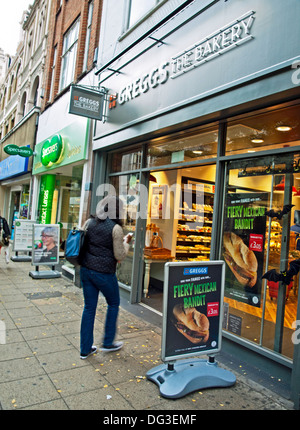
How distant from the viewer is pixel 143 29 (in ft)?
20.9

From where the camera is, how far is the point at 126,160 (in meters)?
7.30

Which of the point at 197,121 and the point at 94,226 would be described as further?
the point at 197,121

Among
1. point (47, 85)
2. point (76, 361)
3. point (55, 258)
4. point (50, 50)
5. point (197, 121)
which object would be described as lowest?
point (76, 361)

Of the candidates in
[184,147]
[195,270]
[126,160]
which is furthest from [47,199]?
[195,270]

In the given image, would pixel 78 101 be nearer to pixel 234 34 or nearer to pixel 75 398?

Problem details: State how many lines of the data above contain the word "described", giving only the number.

Exercise solution: 2